- [Required work]:
(a) In the article on Abdullah Kurdi, where does Kurdi now live?
(b) Revise everything in the article on Abdullah Kurdi from "He has kept" down to "recalled the tragedy.", replacing "cabinet" with "drawer".

- [Supplied text]:
^^^^^^^^
"The politicians said after the deaths in my family: Never again!" the bereaved father, Abdullah Kurdi, 41, told Germany's Bild daily.
"Everyone claimed they wanted to do something because of the photo that touched them so much. But what is happening now? People are still dying and nobody is doing anything about it."
Kurdi was speaking on the eve of the anniversary of the tragedy in the Mediterranean, in which he also lost his wife Rehab, 35, and their other son, five-year-old Galip.
The haunting picture of the toddler's lifeless body went viral as one of the most searing images of the migrant crisis.
Kurdi, who hails from Syria's Kurdish community, told Bild that it was right for the photo of his son to be published worldwide.

The death of three-year-old Syrian boy Aylan Kurdi, that became a symbol of the 2015 migration crisis, will see its first anniversary on 02 September 2016. Source: DOGAN NEWS AGENCY/EPA FILE
"These things must be shown to make clear to people what is happening," he said. "But in the end the picture did not change much. The horror in Syria must finally stop."
Kurdi now lives alone in an apartment in Arbil in Iraq's Kurdish north, in a compound guarded by the local authorities' peshmerga forces.
He has kept his late son's stuffed toys in a cabinet in the living room and he chainsmoked during the interview, said Bild, adding that he broke into tears as he recalled the tragedy.
"Now I'm probably safer than I've ever been in my life," he said. "But for what?"
^^^^^^^^
- [Information given]:
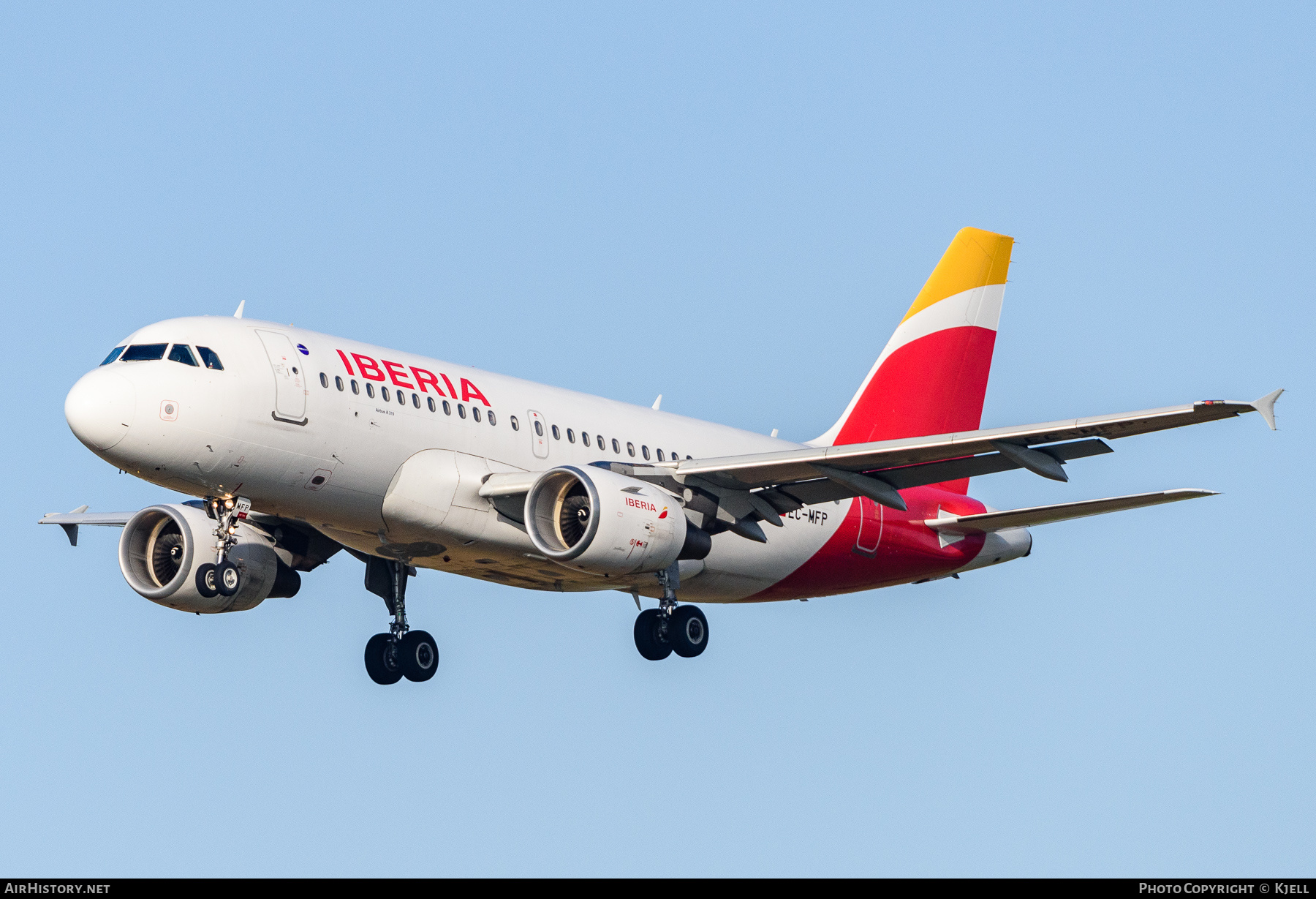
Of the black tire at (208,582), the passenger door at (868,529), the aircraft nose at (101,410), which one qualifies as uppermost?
the passenger door at (868,529)

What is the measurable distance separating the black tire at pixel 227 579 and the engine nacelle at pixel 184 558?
2601 millimetres

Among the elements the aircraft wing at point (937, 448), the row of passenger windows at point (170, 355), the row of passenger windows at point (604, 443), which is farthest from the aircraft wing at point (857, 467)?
the row of passenger windows at point (170, 355)

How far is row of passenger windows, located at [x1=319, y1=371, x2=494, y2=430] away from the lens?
2970cm

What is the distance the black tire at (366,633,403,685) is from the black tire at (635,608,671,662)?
538 centimetres

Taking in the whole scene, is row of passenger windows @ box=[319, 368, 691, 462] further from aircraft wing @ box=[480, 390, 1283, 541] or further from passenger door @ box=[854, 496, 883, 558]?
passenger door @ box=[854, 496, 883, 558]

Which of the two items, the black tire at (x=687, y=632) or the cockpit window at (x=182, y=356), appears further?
the black tire at (x=687, y=632)

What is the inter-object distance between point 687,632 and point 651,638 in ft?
2.34

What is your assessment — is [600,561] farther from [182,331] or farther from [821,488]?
[182,331]

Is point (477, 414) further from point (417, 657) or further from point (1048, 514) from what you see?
point (1048, 514)

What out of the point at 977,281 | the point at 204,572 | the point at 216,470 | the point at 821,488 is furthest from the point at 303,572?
the point at 977,281

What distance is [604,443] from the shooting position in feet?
111

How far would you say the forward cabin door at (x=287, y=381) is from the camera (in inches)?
1136

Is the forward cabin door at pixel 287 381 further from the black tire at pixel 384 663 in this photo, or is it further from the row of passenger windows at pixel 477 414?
the black tire at pixel 384 663
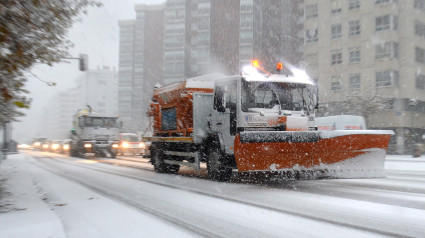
^^^^^^^^
- [Exercise solutions]:
(a) He lives alone in an apartment in Arbil in Iraq's Kurdish north.

(b)
He has kept his late son's stuffed toys in a drawer in the living room and he chainsmoked during the interview, said Bild, adding that he broke into tears as he recalled the tragedy.